Am Themenabend wurden Grabungsgeräte und Metalldetektoren vorgestellt und erklärt. Auch die rechtliche Seite des "Sondelns" wurde behandelt. Ein ehemaliger Sondengänger erzählte über seine Erlebnisse. Ergänzt wurde das Thema Metallsonden durch einige Kurzfilme. Das Fazit des Abends lautete: ",Jeder Bundesbürger sollte die Möglichkeit haben, in Museen die gefundenen Schätze der Sondengänger zu bestaunen". Die größten archäologischen Funde der letzten 20 Jahre wurden in den sogenannten Raubgräbern gefunden. Die Sonnenscheibe von Nebra, den Sachsenschatz, den Barbarenschatz sowie das Schlachtfeld am Harzhorn haben Sondengänger gefunden und gemeldet. In Schmallenbach kam durch den Sturm Wibke ein Silberschatz ans Tageslicht und wurde von einem neunjährigen Jungen entdeckt. Nach der Fundmeldung des Vaters wurde der Junge als Sondengänger beschuldigt.

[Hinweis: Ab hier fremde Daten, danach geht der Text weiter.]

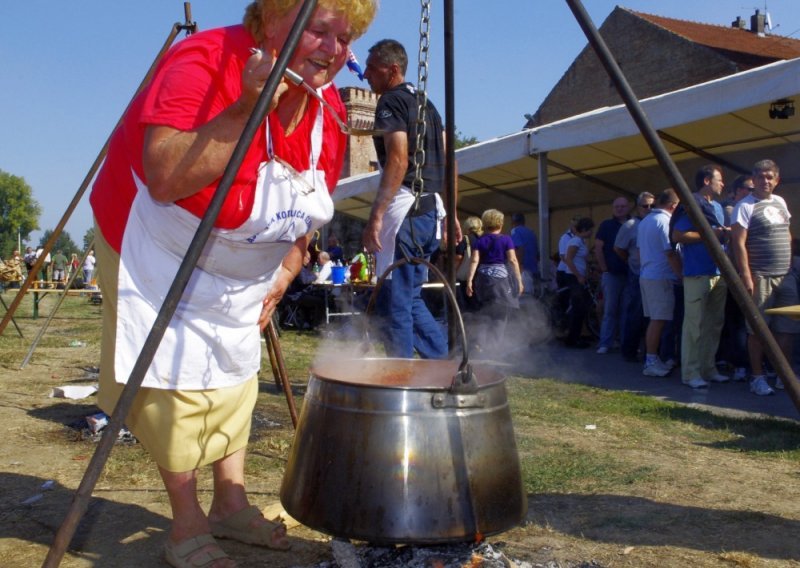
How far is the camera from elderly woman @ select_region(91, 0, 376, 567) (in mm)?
1942

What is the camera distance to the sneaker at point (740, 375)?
22.0ft

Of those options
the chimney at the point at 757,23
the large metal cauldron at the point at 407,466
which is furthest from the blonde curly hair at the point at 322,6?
the chimney at the point at 757,23

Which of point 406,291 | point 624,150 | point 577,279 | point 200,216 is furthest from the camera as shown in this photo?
point 624,150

Am Samstag, den 10.02.2018 fährt die Projekte-Gruppe zur Besichtigung der Gedenkstätte nach Hadamar, in welcher 15.000 Menschen im Rahmen der NS-Euthanasie-Verbrechen ermordet wurden. Die Abfahrt erfolgt um 08:30 Uhr mit PKWs in Fahrgemeinschaft, Treffpunkt ist der Kirmesplatz in Elkenroth an der Hachenburger Straße. Die Teilnehmerzahl ist begrenzt auf 15 Personen. Anmeldung und Auskunft bei Kümmerer Berthold Hammer unter Telefon 02747 1071 oder E-Mail: berthold.hammer@hotmail.de .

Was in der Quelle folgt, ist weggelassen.